Pokémon Go ist nicht tot – und verändert das Menschenleben

Pokémon Go ist nicht tot – und verändert das Menschenleben

Das Augmented-Reality-Spiel Pokémon Go verändert nach neuen Erkenntnissen das Leben der Spieler entscheidend

Nach der ursprünglichen Begeisterung im Jahre 2016 sank die Nutzung von Pokémon Go später im selben Jahr. Dennoch bleibt das Spiel mit mehr als 800 Millionen Downloads nach wie vor eine der erfolgreichsten ortsbezogenen mobilen Apps. Außerdem verfügt es über eine treue Basis von 5 Millionen Nutzern.

Die Ergebnisse der neuen Studie, die von Dr. Michael Saker (City, University of London) und Dr. Leighton Evans (Swansea University) in The Conversation veröffentlicht wurde, sind eindeutig. Die Forscher entdeckten, dass das Pokémon Go-Spiel ein breites Spektrum ihrer Teilnehmer körperlich aktiver macht und sie für längere Zeit draußen aufhält.

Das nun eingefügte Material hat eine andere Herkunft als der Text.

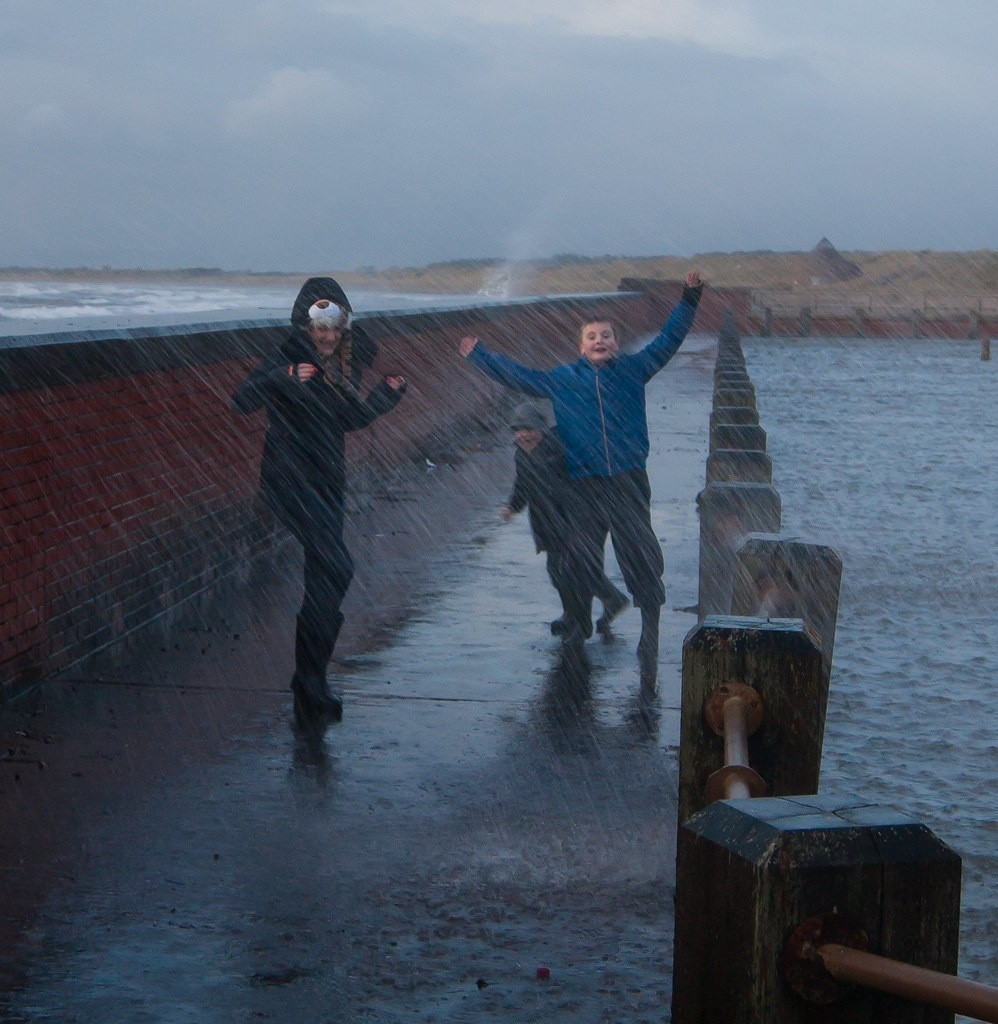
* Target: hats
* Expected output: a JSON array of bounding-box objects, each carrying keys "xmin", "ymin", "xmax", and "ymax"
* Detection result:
[{"xmin": 510, "ymin": 401, "xmax": 550, "ymax": 432}]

Eine große Zahl von Menschen mit körperlichen Behinderungen berichtete auch, dass Pokémon Go ihnen geholfen hat, das tief verwurzelte sesshafte Verhalten zu überwinden.

Die Spieler sagten, sie hätten sich entschieden, zur Arbeit zu laufen, anstatt Verkehrsmittel zu benutzen, und die Benutzer kamen an unerwarteten, zufälligen oder weniger bekannten Orten an. Im Gegensatz dazu steht die aktuelle Studie der Forscher über Foursquare, die die Menschen in Bars und Restaurants führte.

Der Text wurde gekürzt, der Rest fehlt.